* start *

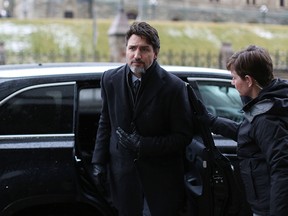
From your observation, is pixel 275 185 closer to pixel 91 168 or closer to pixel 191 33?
pixel 91 168

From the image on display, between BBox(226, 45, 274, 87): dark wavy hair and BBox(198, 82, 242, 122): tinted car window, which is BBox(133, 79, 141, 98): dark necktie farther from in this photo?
BBox(198, 82, 242, 122): tinted car window

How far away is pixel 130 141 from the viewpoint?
3139 mm

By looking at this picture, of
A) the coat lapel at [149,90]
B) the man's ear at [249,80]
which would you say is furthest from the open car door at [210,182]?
the man's ear at [249,80]

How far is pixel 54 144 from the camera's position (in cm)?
359

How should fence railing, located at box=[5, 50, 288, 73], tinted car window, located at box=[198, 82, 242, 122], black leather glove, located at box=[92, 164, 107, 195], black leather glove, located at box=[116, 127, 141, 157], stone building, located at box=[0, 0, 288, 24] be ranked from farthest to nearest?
1. stone building, located at box=[0, 0, 288, 24]
2. fence railing, located at box=[5, 50, 288, 73]
3. tinted car window, located at box=[198, 82, 242, 122]
4. black leather glove, located at box=[92, 164, 107, 195]
5. black leather glove, located at box=[116, 127, 141, 157]

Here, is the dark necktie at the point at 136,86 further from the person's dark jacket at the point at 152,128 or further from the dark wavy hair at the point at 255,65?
the dark wavy hair at the point at 255,65

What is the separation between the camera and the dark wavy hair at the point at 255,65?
9.39 ft

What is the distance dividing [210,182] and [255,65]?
34.9 inches

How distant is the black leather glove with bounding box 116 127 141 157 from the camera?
3.12 m

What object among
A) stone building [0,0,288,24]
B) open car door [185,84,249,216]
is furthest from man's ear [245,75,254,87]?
stone building [0,0,288,24]

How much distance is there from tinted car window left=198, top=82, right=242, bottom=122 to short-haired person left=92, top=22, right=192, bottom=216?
1338 mm

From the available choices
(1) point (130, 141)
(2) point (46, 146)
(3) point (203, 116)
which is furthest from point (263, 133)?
(2) point (46, 146)

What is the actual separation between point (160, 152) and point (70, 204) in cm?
103

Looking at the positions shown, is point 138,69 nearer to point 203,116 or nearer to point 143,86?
point 143,86
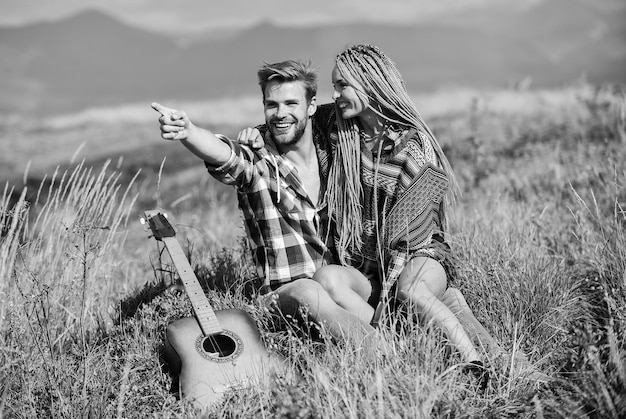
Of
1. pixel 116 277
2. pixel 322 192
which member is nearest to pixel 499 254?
pixel 322 192

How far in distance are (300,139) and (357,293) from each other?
901mm

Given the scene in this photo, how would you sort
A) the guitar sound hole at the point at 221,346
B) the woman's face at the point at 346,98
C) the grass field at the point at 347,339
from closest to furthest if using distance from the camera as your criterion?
the grass field at the point at 347,339
the guitar sound hole at the point at 221,346
the woman's face at the point at 346,98

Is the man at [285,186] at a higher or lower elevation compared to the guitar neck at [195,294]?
higher

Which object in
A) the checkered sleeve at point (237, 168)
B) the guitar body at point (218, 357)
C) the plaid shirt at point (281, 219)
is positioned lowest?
the guitar body at point (218, 357)

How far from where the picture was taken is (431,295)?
317cm

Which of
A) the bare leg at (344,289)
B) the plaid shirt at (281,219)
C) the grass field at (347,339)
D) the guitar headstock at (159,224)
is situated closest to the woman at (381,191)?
the bare leg at (344,289)

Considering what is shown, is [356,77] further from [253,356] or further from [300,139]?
[253,356]

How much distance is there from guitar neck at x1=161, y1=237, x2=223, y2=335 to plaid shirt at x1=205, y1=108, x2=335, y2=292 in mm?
452

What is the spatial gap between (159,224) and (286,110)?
0.90 metres

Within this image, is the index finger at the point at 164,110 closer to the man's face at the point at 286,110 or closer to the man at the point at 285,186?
the man at the point at 285,186

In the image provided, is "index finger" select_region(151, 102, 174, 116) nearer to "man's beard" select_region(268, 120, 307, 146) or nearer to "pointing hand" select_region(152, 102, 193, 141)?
"pointing hand" select_region(152, 102, 193, 141)

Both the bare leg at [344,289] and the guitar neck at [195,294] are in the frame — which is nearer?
the guitar neck at [195,294]

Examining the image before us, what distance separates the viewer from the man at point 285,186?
3594 millimetres

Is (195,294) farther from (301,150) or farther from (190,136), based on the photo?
(301,150)
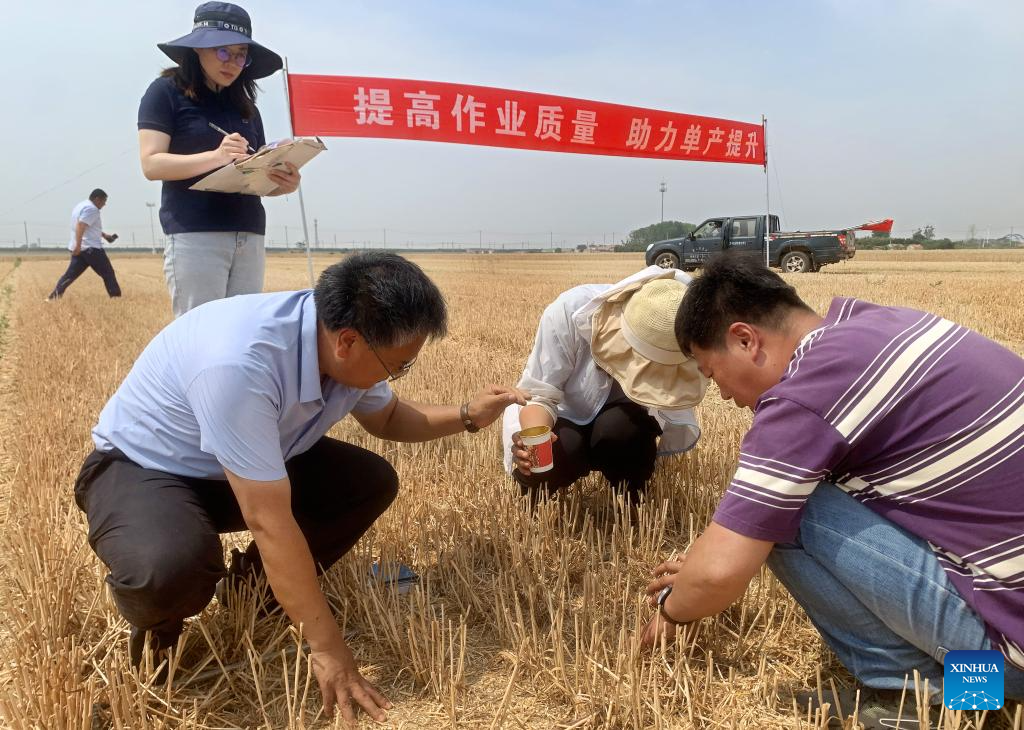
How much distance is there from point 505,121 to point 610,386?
5137mm

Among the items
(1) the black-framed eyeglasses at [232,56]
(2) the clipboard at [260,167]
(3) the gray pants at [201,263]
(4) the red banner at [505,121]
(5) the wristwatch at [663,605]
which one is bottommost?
(5) the wristwatch at [663,605]

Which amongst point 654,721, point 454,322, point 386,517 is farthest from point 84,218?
point 654,721

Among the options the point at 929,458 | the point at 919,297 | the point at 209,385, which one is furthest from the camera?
the point at 919,297

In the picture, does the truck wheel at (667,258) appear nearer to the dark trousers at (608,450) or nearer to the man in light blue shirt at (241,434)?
the dark trousers at (608,450)

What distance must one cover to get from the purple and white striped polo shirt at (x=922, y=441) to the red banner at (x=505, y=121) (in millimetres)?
5502

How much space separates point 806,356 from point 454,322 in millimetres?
8412

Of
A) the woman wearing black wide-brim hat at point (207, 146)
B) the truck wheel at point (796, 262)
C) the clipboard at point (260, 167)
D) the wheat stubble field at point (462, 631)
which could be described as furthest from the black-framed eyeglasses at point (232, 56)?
the truck wheel at point (796, 262)

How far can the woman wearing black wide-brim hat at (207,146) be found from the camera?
318 centimetres

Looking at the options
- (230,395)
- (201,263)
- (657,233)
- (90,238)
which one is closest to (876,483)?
(230,395)

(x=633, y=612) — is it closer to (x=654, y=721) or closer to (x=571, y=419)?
(x=654, y=721)

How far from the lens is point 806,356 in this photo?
162 centimetres

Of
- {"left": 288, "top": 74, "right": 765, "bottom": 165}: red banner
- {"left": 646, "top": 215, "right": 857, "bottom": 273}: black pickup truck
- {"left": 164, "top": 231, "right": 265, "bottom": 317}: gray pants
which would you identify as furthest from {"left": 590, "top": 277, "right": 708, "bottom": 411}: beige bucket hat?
{"left": 646, "top": 215, "right": 857, "bottom": 273}: black pickup truck

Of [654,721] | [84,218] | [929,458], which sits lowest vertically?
[654,721]

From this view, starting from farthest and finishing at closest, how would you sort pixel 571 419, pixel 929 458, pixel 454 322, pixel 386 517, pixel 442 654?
1. pixel 454 322
2. pixel 571 419
3. pixel 386 517
4. pixel 442 654
5. pixel 929 458
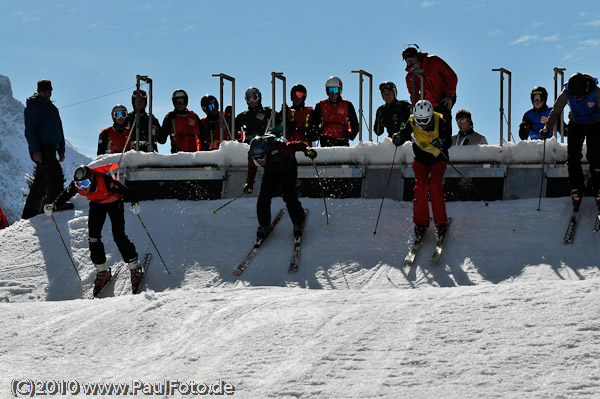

* end *

Count the lines in the records above that contain the word "distance", treating uppercase and lowercase as different. Reply with the number alone.

Task response => 8